▶ _WHAT IS EXPECTED_: Each line of the listing below must be retyped as given.

┌─ AVAILABLE DATA

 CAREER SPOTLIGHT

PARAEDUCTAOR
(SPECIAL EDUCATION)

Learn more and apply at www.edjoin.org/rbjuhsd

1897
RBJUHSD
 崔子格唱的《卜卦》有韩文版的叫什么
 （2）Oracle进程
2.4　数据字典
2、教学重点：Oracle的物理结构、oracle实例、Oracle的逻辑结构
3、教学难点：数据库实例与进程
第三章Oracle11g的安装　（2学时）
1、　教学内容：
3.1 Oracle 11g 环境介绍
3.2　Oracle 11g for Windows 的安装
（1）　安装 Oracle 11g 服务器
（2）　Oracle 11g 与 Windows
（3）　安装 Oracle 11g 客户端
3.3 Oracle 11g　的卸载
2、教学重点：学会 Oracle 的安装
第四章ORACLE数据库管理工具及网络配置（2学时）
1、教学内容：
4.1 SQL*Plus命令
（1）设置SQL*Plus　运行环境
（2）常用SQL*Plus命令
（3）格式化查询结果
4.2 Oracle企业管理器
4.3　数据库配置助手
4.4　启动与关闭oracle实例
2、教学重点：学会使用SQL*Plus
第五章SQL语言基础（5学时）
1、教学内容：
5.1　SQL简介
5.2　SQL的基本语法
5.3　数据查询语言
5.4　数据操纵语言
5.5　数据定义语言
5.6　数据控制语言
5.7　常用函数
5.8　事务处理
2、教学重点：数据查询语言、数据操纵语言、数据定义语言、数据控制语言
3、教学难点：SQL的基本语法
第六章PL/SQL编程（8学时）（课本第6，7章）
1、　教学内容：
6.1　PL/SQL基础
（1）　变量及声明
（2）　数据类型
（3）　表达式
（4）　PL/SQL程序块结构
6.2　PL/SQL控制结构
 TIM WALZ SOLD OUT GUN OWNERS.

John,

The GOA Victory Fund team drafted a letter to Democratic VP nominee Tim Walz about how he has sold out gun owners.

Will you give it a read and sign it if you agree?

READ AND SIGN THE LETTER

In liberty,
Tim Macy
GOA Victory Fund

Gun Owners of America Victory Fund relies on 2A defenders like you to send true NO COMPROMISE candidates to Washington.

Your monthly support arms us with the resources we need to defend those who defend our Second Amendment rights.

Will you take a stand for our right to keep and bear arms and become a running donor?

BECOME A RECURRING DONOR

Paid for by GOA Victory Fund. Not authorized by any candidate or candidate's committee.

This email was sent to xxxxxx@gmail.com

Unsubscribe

└─

▶ _WRITTEN RESPONSE_:
 CAREER SPOTLIGHT

PARAEDUCTAOR
(SPECIAL EDUCATION)

Learn more and apply at www.edjoin.org/rbjuhsd

1897
RBJUHSD
 崔子格唱的《卜卦》有韩文版的叫什么
 （2）Oracle进程
2.4　数据字典
2、教学重点：Oracle的物理结构、oracle实例、Oracle的逻辑结构
3、教学难点：数据库实例与进程
第三章Oracle11g的安装　（2学时）
1、　教学内容：
3.1 Oracle 11g 环境介绍
3.2　Oracle 11g for Windows 的安装
（1）　安装 Oracle 11g 服务器
（2）　Oracle 11g 与 Windows
（3）　安装 Oracle 11g 客户端
3.3 Oracle 11g　的卸载
2、教学重点：学会 Oracle 的安装
第四章ORACLE数据库管理工具及网络配置（2学时）
1、教学内容：
4.1 SQL*Plus命令
（1）设置SQL*Plus　运行环境
（2）常用SQL*Plus命令
（3）格式化查询结果
4.2 Oracle企业管理器
4.3　数据库配置助手
4.4　启动与关闭oracle实例
2、教学重点：学会使用SQL*Plus
第五章SQL语言基础（5学时）
1、教学内容：
5.1　SQL简介
5.2　SQL的基本语法
5.3　数据查询语言
5.4　数据操纵语言
5.5　数据定义语言
5.6　数据控制语言
5.7　常用函数
5.8　事务处理
2、教学重点：数据查询语言、数据操纵语言、数据定义语言、数据控制语言
3、教学难点：SQL的基本语法
第六章PL/SQL编程（8学时）（课本第6，7章）
1、　教学内容：
6.1　PL/SQL基础
（1）　变量及声明
（2）　数据类型
（3）　表达式
（4）　PL/SQL程序块结构
6.2　PL/SQL控制结构
 TIM WALZ SOLD OUT GUN OWNERS.

John,

The GOA Victory Fund team drafted a letter to Democratic VP nominee Tim Walz about how he has sold out gun owners.

Will you give it a read and sign it if you agree?

READ AND SIGN THE LETTER

In liberty,
Tim Macy
GOA Victory Fund

Gun Owners of America Victory Fund relies on 2A defenders like you to send true NO COMPROMISE candidates to Washington.

Your monthly support arms us with the resources we need to defend those who defend our Second Amendment rights.

Will you take a stand for our right to keep and bear arms and become a running donor?

BECOME A RECURRING DONOR

Paid for by GOA Victory Fund. Not authorized by any candidate or candidate's committee.

This email was sent to xxxxxx@gmail.com

Unsubscribe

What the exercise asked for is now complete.